His build report thoroughly covers the capabilities of this build. It's a truly fantastic overdrive. As with many MOSFET soft-clipping circuits, there can be some artifacts/drop-off in the note decay—so I've found that not all COMP settings will work. I've found that the best settings are at the extremes and dead center.

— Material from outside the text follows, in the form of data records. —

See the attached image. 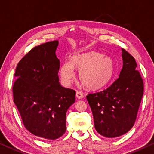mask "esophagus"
<instances>
[{
	"mask_svg": "<svg viewBox=\"0 0 154 154\" xmlns=\"http://www.w3.org/2000/svg\"><path fill=\"white\" fill-rule=\"evenodd\" d=\"M76 97L78 99H81L83 98V97H84V95H83L82 92L81 91H77Z\"/></svg>",
	"mask_w": 154,
	"mask_h": 154,
	"instance_id": "obj_1",
	"label": "esophagus"
}]
</instances>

I've built many VFE pedals, but these two were the first SPS series. There is a bit more initial setup involved (and precise drilling for the DC and I/O), however, I think that this system is a step-up from the already great system used in the standard series.


----------



## Harry Klippton (Oct 17, 2021)

Very well done, and absolutely killer work from Dan @jjjimi84 as usual


----------



## Bio77 (Oct 17, 2021)

Man, that looks killer, the SMD is pro status.


----------



## JamieJ (Oct 17, 2021)

Amazing builds @benny_profane 
Also @jjjimi84 - that painting is incredible. Definitely upped your game.


----------



## Barry (Oct 17, 2021)

Amazing!


----------



## Dan0h (Oct 17, 2021)

This looks epic. Amazing.


----------



## Gordo (Oct 17, 2021)

I looked at the pictures before reading the text and thought..."man that looks like a jjjimi84".  Lovely bunch of work there.  He did an enclosure for me of my late rabbit.  Completely useless pet but she was one of the nicest things to happen to me and it's cool to have her image on a much used pedal.


----------



## fig (Oct 18, 2021)

Leave it to me to read the end of the book first. Regardless of the order, these are both *incredible* builds sir. 

I agree @Gordo I could pick out an original Dan anytime. Love that style!


----------



## jjjimi84 (Oct 18, 2021)

Man these look great! Everyone needs to order a dragon board before i buy them all!

@fig patience grasshopper, good things come to those who wait


----------